The Writing Agent uses Claude 3.5 Sonnet for content generation and Tavily for web search.
Basic Usage
from writing_agent import WritingTool
# Initialize the tool
writing_tool = WritingTool()
# Generate content
result = writing_tool._run(
query = "Write an article about quantum computing" ,
target_length = 1500 ,
output_file = "quantum_article.txt"
)
print (result)
With Reference Documents
# Create content with style mimicry
result = writing_tool._run(
query = "Write a technical blog post about machine learning" ,
reference_files = [
"examples/blog_post_1.pdf" ,
"examples/blog_post_2.txt"
],
target_length = 2000
)
Architecture
The Writing Agent consists of four main components:
1. WritingAgent Class
The main orchestrator that coordinates research and content generation:
writing_agent/writing_agent.py
class WritingAgent :
def __init__ ( self , api_key : Optional[ str ] = None ):
self .api_key = api_key or os.environ.get( "ANTHROPIC_API_KEY" )

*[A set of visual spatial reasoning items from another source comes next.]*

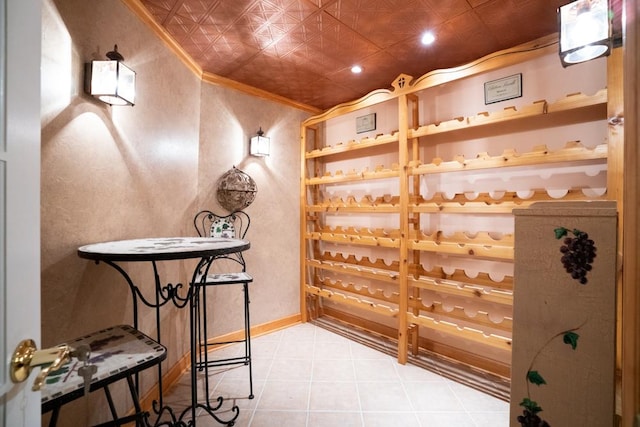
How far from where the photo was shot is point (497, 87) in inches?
84.4

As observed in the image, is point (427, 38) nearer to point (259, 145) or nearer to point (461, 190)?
point (461, 190)

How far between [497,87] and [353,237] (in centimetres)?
169

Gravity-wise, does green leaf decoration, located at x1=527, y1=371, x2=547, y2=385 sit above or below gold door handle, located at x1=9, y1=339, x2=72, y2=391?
below

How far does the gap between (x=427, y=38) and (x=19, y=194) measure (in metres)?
2.33

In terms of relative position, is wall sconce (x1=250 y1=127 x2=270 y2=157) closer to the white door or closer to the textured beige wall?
the textured beige wall

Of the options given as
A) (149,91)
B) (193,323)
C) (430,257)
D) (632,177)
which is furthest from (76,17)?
(430,257)

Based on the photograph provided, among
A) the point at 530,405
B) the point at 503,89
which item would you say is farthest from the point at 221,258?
the point at 503,89

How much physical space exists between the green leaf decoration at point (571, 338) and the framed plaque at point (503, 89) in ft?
6.23

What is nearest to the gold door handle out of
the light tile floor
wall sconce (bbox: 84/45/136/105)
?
wall sconce (bbox: 84/45/136/105)

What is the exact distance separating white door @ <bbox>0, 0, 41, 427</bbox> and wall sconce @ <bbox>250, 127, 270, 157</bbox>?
2.25 metres

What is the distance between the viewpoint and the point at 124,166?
1.66m

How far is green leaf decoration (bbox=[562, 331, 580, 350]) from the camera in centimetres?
75

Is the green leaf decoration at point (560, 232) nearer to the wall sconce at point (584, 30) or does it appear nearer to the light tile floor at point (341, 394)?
the wall sconce at point (584, 30)

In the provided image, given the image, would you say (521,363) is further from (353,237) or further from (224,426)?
(353,237)
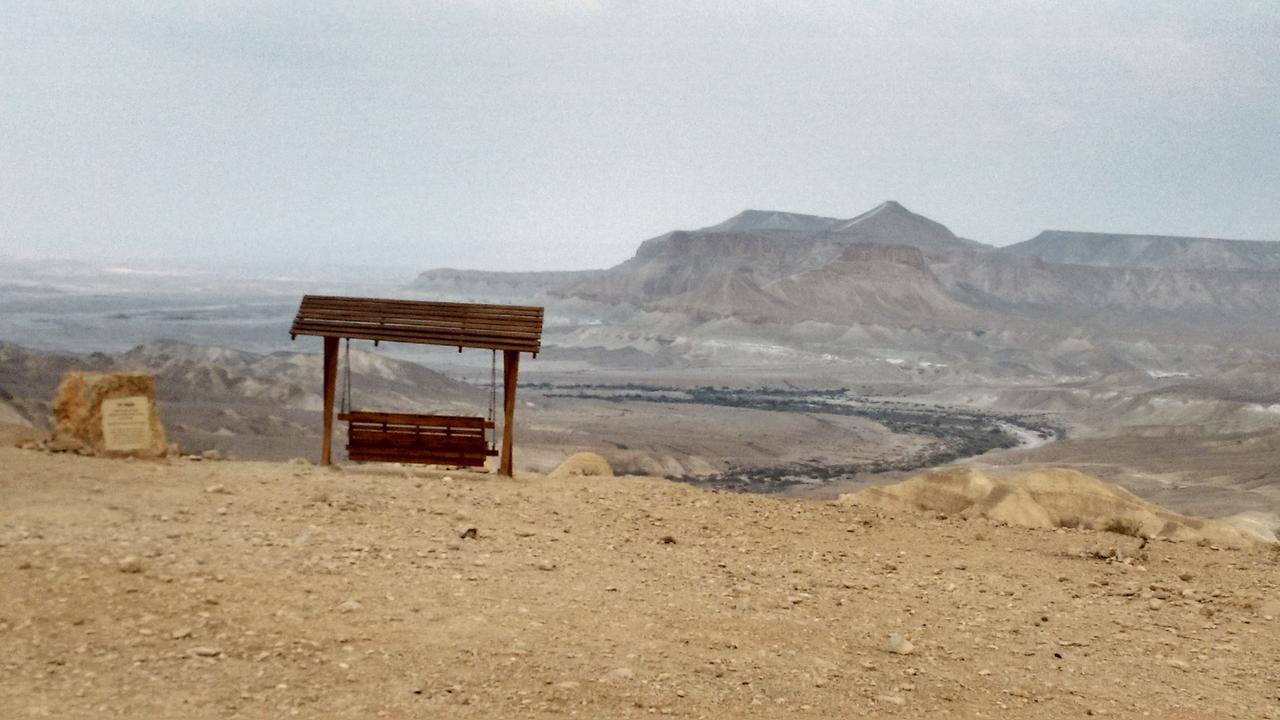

self .searcher = WebSearcher()
self .document_sender = DocumentSender( api_key = self .api_key)
self .llm = ChatAnthropic(
model = "claude-3-5-sonnet-20240620" ,
temperature = 0.7 ,
anthropic_api_key = self .api_key
)
2. WebSearcher Class
Handles web research using the Tavily API:
writing_agent/web_searcher.py
class WebSearcher :
async def search ( self , query : str , num_results : int = 5 ) -> List[Dict[ str , Any]]:
"""Perform a web search and return structured results."""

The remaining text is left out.